-- START OF Supplied entries --
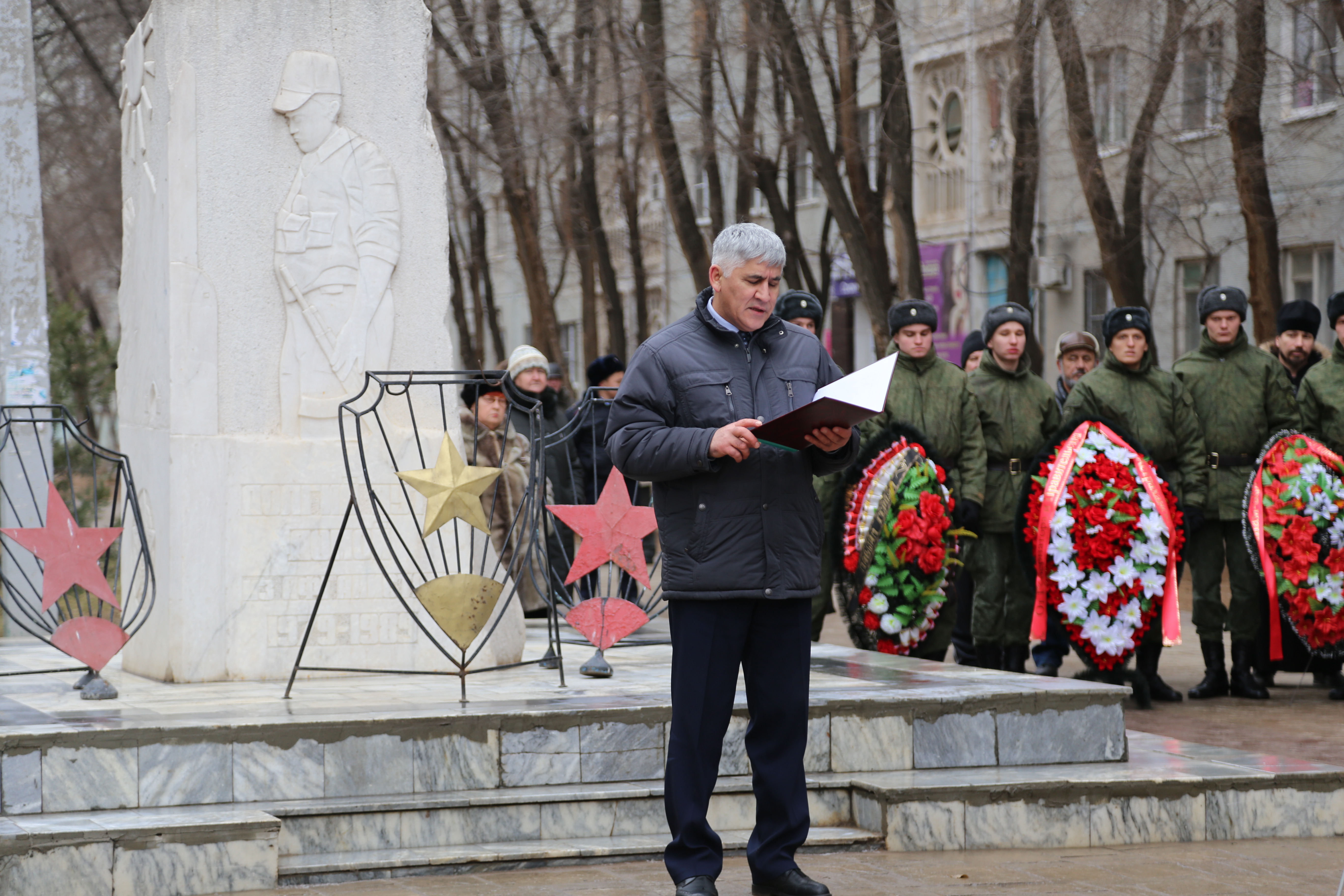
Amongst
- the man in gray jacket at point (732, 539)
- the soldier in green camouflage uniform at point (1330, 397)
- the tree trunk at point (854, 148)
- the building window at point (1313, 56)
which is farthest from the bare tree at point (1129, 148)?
the man in gray jacket at point (732, 539)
-- END OF Supplied entries --
■ **Problem description**
Copy out the data above word for word, but leave out the pictures.

■ **Written solution**
Amongst
- the man in gray jacket at point (732, 539)
- the soldier in green camouflage uniform at point (1330, 397)
- the tree trunk at point (854, 148)
- the building window at point (1313, 56)
which is farthest from the bare tree at point (1129, 148)?
the man in gray jacket at point (732, 539)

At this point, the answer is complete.